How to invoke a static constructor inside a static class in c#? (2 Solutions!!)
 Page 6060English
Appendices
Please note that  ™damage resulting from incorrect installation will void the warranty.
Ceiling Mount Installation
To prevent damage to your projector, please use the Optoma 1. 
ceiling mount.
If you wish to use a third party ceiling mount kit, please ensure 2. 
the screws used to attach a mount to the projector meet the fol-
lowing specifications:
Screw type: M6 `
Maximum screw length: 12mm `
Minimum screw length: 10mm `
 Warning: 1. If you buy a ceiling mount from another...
* * * * * * *
### Work item:
Copy out word for word every line above, from the first one through the line containing "ceiling mount.", including that line.

### Worked solution:
How to invoke a static constructor inside a static class in c#? (2 Solutions!!)
 Page 6060English
Appendices
Please note that  ™damage resulting from incorrect installation will void the warranty.
Ceiling Mount Installation
To prevent damage to your projector, please use the Optoma 1. 
ceiling mount.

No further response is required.